An Inspirational Tragedy

Twenty five years ago today, much of the nation gathered around their televisions to watch another initiative to rekindle interest in science education – The Space Shuttle Challenger’s mission which would carry the first Teacher in Space.

We all know the basic history of that day.  If you were alive at the time, you almost certainly remember where you are.  It’s a moment etched in the American collective consciousness like the Assignation of JFK, and the attacks of 9/11.

On January 28, 1986, the nation watched what had almost come to seem routine, yet another shuttle launch.  NASA’s public affairs officer Steve Nesbitt read the countdown as always.  Challenger cleared the launch tower, and all seemed well – until a ghastly cloud of smoke and debris engulfed the shuttle.  Everyone was in shock.  Nobody knew what had happened.  But everyone knew it was wrong.  Steve Nesbit’s calm words seconds after the explosion summed it up in a chilling way “Obviously a major malfunction.”  NASA didn’t know what had happened yet either.

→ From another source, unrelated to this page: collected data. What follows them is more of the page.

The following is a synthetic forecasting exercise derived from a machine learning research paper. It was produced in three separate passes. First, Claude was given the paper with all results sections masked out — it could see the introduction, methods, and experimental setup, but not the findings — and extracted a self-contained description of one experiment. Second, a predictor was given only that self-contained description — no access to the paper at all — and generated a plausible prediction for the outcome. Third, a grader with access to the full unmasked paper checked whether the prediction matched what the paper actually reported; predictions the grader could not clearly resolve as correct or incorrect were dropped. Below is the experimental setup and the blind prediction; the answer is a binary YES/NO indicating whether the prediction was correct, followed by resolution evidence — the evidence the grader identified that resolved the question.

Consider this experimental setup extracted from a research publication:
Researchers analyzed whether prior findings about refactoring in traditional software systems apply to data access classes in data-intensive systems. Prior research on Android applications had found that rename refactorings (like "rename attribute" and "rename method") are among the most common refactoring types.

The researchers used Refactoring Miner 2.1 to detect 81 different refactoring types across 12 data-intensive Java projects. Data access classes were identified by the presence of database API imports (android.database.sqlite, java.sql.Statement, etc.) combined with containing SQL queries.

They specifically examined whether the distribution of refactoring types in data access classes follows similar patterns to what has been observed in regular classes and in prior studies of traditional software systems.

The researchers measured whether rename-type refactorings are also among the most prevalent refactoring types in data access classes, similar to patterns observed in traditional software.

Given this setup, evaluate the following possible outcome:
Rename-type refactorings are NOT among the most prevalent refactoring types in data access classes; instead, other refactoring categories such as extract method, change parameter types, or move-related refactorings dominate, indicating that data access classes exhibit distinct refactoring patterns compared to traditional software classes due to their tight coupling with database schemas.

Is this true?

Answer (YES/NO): NO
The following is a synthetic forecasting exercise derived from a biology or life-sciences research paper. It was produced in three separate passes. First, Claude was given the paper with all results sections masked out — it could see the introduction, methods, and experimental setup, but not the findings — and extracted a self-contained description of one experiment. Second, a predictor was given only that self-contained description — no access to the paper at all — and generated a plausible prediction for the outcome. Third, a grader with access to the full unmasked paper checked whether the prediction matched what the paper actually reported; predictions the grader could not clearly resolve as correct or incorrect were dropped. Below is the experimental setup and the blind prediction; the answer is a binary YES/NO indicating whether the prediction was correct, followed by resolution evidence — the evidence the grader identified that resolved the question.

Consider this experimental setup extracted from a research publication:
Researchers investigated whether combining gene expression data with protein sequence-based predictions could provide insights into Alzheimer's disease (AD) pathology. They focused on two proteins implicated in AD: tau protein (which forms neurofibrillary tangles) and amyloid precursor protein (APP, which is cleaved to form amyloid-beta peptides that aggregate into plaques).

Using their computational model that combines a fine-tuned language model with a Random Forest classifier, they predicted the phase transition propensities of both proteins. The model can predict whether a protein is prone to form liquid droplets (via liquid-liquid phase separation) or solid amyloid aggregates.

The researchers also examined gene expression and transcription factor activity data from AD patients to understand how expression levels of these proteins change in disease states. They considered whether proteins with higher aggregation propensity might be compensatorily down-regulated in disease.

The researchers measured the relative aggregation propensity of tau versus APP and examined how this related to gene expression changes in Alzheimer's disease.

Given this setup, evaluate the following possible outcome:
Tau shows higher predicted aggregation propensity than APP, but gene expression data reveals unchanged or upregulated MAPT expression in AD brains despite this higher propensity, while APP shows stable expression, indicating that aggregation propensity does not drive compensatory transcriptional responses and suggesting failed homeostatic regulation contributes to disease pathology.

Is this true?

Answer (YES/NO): NO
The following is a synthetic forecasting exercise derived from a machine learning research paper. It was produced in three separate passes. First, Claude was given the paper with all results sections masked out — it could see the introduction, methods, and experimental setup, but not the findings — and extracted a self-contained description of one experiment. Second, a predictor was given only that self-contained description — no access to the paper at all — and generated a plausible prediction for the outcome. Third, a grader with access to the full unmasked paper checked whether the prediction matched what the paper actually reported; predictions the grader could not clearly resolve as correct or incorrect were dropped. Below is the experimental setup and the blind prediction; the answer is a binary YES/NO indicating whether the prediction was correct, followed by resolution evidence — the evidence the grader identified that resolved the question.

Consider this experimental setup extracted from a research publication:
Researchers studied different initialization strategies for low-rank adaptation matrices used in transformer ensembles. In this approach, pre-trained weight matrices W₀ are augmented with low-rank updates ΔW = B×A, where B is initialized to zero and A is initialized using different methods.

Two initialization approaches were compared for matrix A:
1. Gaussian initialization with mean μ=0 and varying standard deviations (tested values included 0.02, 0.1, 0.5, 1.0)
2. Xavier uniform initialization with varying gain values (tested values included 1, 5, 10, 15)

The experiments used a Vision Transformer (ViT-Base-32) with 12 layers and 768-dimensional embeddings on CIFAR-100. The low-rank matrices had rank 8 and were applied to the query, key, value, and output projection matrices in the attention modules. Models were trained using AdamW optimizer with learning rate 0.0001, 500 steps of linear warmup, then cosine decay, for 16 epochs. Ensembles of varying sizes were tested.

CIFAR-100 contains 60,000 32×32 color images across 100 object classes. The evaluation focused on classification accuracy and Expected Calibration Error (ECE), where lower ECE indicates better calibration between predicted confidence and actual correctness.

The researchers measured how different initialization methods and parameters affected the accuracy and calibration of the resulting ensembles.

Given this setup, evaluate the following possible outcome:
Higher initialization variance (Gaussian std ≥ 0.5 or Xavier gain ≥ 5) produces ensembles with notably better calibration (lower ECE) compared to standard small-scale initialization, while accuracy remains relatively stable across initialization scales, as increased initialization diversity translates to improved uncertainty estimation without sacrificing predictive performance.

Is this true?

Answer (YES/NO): NO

The space shuttle Challenger and all seven Astronauts, Commander Francis R. "Dick" Scobee; Pilot Michael J. Smith; Mission Specialists Ronald E. McNair, Ellison S. Onizuka, and Judith A. Resnik; and Payload Specialists Gregory B. Jarvis, and Christa McAuliffe were lost.

It would be five more months before the Rogers Commission named launching in temperatures below what the O-Rings were rated for as the technical culprit, and named systemic mismanagement, “go-fever” as a cultural cause for the disaster.  Today, on the anniversary of the loss of Challenger and her crew, many stories will be written about what went wrong.  I’d like to instead focus on what was right, and what we can learn from these pioneers.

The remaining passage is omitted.